--- Data drawn from a collection ---
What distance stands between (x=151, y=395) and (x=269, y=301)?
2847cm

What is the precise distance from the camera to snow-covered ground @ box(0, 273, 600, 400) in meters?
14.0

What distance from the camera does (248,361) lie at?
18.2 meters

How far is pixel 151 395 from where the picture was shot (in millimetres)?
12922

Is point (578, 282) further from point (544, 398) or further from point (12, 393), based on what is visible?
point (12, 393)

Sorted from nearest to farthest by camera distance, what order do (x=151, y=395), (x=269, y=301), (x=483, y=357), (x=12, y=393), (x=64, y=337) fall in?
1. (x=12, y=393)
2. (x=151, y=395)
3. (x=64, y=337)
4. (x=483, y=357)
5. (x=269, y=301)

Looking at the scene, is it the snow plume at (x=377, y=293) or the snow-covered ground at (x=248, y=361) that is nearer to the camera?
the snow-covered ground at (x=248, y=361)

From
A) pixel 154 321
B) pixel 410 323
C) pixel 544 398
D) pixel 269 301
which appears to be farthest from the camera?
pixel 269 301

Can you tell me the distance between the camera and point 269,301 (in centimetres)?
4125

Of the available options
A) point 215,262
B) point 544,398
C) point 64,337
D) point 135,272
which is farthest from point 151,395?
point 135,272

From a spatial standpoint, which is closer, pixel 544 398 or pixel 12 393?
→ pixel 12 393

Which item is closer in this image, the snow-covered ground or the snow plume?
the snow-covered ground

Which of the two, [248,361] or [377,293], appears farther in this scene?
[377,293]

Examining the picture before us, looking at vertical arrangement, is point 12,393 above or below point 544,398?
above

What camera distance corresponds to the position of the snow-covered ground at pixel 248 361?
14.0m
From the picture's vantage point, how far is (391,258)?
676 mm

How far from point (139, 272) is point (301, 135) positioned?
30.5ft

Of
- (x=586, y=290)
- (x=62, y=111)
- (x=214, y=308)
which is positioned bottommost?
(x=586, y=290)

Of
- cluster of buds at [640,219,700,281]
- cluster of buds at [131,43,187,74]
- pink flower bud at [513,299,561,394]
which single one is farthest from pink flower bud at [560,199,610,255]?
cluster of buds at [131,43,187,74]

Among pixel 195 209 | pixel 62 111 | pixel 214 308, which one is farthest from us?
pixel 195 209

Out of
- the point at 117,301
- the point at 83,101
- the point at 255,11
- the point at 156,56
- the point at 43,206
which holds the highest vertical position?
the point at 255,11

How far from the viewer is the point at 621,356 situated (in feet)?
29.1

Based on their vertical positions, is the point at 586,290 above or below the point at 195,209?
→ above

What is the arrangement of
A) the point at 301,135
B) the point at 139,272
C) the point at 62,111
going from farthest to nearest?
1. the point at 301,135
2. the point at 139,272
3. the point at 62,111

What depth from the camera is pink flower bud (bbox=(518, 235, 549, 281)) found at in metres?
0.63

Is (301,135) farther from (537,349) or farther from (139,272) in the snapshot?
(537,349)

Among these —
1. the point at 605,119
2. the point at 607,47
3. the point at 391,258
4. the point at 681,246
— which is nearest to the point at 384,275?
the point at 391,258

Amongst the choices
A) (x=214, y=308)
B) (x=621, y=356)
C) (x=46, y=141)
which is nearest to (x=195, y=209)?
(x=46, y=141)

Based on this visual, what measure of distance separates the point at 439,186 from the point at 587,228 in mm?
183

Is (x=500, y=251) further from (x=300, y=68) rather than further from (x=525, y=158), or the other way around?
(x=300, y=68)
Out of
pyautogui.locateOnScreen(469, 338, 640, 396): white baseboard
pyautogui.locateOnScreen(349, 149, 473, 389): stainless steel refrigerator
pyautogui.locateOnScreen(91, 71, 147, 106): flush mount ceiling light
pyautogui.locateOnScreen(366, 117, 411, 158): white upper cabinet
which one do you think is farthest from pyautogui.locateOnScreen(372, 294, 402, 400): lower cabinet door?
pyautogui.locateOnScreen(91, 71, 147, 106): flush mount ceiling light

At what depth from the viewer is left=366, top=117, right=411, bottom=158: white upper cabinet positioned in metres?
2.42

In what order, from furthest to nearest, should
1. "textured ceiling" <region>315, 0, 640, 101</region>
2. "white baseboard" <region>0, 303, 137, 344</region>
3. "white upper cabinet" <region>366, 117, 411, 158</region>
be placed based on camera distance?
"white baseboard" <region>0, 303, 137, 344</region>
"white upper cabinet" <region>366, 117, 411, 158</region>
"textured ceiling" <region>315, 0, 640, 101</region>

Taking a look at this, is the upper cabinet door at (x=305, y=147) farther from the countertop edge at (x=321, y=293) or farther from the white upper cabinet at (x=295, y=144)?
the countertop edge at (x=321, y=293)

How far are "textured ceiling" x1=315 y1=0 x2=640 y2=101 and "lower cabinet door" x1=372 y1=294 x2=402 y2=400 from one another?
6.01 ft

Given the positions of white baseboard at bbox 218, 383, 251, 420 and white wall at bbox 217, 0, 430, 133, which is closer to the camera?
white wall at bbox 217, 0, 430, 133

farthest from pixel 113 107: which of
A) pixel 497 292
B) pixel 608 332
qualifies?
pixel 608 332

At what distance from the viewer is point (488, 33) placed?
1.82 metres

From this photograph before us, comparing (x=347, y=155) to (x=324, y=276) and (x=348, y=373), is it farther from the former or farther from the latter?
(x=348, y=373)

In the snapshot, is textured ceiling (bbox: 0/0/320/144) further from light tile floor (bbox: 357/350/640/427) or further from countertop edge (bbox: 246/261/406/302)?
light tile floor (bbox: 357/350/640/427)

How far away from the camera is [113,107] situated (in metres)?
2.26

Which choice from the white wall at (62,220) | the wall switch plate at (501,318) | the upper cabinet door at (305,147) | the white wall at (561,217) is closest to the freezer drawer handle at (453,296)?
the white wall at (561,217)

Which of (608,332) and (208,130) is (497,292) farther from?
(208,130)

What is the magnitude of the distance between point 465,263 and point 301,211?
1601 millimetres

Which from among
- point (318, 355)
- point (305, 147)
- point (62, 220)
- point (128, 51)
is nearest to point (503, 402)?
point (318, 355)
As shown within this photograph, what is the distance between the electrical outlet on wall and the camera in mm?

--- What to produce ---
Write out every one of the entries above verbatim, changing nothing.

--- Response to this task ---
What distance stands between (x=151, y=395) and (x=269, y=301)?
2847cm

What is the precise distance from the camera to snow-covered ground @ box(0, 273, 600, 400) in meters?
14.0

What distance from the camera does (248,361) lie at?
18.2 meters

How far is pixel 151 395 from where the picture was shot (in millimetres)?
12922

Is point (578, 282) further from point (544, 398) or further from point (12, 393), based on what is visible?
point (12, 393)

Sorted from nearest to farthest by camera distance, what order do (x=151, y=395), (x=269, y=301), (x=483, y=357), (x=12, y=393), (x=64, y=337) fall in?
1. (x=12, y=393)
2. (x=151, y=395)
3. (x=64, y=337)
4. (x=483, y=357)
5. (x=269, y=301)

Looking at the scene, is it the snow plume at (x=377, y=293) or the snow-covered ground at (x=248, y=361) that is nearer to the camera?
the snow-covered ground at (x=248, y=361)

From
A) pixel 154 321
B) pixel 410 323
C) pixel 544 398
D) pixel 269 301
which appears to be farthest from the camera?
pixel 269 301

Can you tell me the distance between the camera and point 269,301 (in centimetres)?
4125

Of the available options
A) point 215,262
B) point 544,398
C) point 64,337
D) point 135,272
which is farthest from point 151,395?
point 135,272

From a spatial standpoint, which is closer, pixel 544 398 or pixel 12 393?
→ pixel 12 393

Which item is closer in this image, the snow-covered ground or the snow plume?
the snow-covered ground

Which of the two, [248,361] or [377,293], appears farther in this scene?
[377,293]

Examining the picture before us, looking at vertical arrangement, is point 12,393 above or below point 544,398?
above

What camera distance corresponds to the position of the snow-covered ground at pixel 248 361?
14.0m
From the picture's vantage point, how far is (391,258)?
676 mm

How far from point (139, 272) is point (301, 135) positioned?
30.5ft

Of
- (x=586, y=290)
- (x=62, y=111)
- (x=214, y=308)
which is positioned bottommost?
(x=586, y=290)

Of
- cluster of buds at [640,219,700,281]
- cluster of buds at [131,43,187,74]
- pink flower bud at [513,299,561,394]
which single one is farthest from pink flower bud at [560,199,610,255]?
cluster of buds at [131,43,187,74]

Among pixel 195 209 | pixel 62 111 | pixel 214 308, which one is farthest from us?
pixel 195 209

Out of
- the point at 117,301
- the point at 83,101
- the point at 255,11
- the point at 156,56
- the point at 43,206
which holds the highest vertical position?
the point at 255,11

How far from the viewer is the point at 621,356 situated (in feet)?
29.1

Based on their vertical positions, is the point at 586,290 above or below the point at 195,209?
→ above

What is the arrangement of
A) the point at 301,135
B) the point at 139,272
C) the point at 62,111
going from farthest to nearest?
1. the point at 301,135
2. the point at 139,272
3. the point at 62,111

What depth from the camera is pink flower bud (bbox=(518, 235, 549, 281)) found at in metres?
0.63

Is (301,135) farther from (537,349) or farther from (139,272) in the snapshot?
(537,349)

Among these —
1. the point at 605,119
2. the point at 607,47
3. the point at 391,258
4. the point at 681,246
— which is nearest to the point at 384,275?
the point at 391,258

Amongst the choices
A) (x=214, y=308)
B) (x=621, y=356)
C) (x=46, y=141)
which is nearest to (x=195, y=209)?
(x=46, y=141)

Based on this visual, what measure of distance separates the point at 439,186 from the point at 587,228 in mm?
183

Is (x=500, y=251) further from (x=300, y=68) rather than further from (x=525, y=158), or the other way around?
(x=300, y=68)
Out of
pyautogui.locateOnScreen(469, 338, 640, 396): white baseboard
pyautogui.locateOnScreen(349, 149, 473, 389): stainless steel refrigerator
pyautogui.locateOnScreen(91, 71, 147, 106): flush mount ceiling light
pyautogui.locateOnScreen(366, 117, 411, 158): white upper cabinet
which one do you think is farthest from pyautogui.locateOnScreen(372, 294, 402, 400): lower cabinet door?
pyautogui.locateOnScreen(91, 71, 147, 106): flush mount ceiling light

At what depth from the viewer is left=366, top=117, right=411, bottom=158: white upper cabinet positioned in metres?
2.42

In what order, from furthest to nearest, should
1. "textured ceiling" <region>315, 0, 640, 101</region>
2. "white baseboard" <region>0, 303, 137, 344</region>
3. "white upper cabinet" <region>366, 117, 411, 158</region>
be placed based on camera distance?
"white baseboard" <region>0, 303, 137, 344</region>
"white upper cabinet" <region>366, 117, 411, 158</region>
"textured ceiling" <region>315, 0, 640, 101</region>

Taking a look at this, is the upper cabinet door at (x=305, y=147) farther from the countertop edge at (x=321, y=293) or farther from the white upper cabinet at (x=295, y=144)?
the countertop edge at (x=321, y=293)

How far are "textured ceiling" x1=315 y1=0 x2=640 y2=101 and "lower cabinet door" x1=372 y1=294 x2=402 y2=400 from one another?
6.01 ft

Given the positions of white baseboard at bbox 218, 383, 251, 420 and white wall at bbox 217, 0, 430, 133, which is closer to the camera?
white wall at bbox 217, 0, 430, 133

farthest from pixel 113 107: which of
A) pixel 497 292
B) pixel 608 332
qualifies?
pixel 608 332

At what distance from the viewer is point (488, 33) placed?
1.82 metres

From this photograph before us, comparing (x=347, y=155) to (x=324, y=276) and (x=348, y=373), is it farther from the former or farther from the latter?
(x=348, y=373)

In the snapshot, is textured ceiling (bbox: 0/0/320/144) further from light tile floor (bbox: 357/350/640/427) or further from countertop edge (bbox: 246/261/406/302)?
light tile floor (bbox: 357/350/640/427)

How far away from the camera is [113,107] situated (in metres)?
2.26

Which choice from the white wall at (62,220) | the wall switch plate at (501,318) | the upper cabinet door at (305,147) | the white wall at (561,217) is closest to the freezer drawer handle at (453,296)?
the white wall at (561,217)

Which of (608,332) and (208,130) is (497,292) farther from?
(208,130)

What is the magnitude of the distance between point 465,263 and point 301,211?
1601 millimetres

Which from among
- point (318, 355)
- point (305, 147)
- point (62, 220)
- point (128, 51)
is nearest to point (503, 402)?
point (318, 355)
As shown within this photograph, what is the distance between the electrical outlet on wall and the camera in mm?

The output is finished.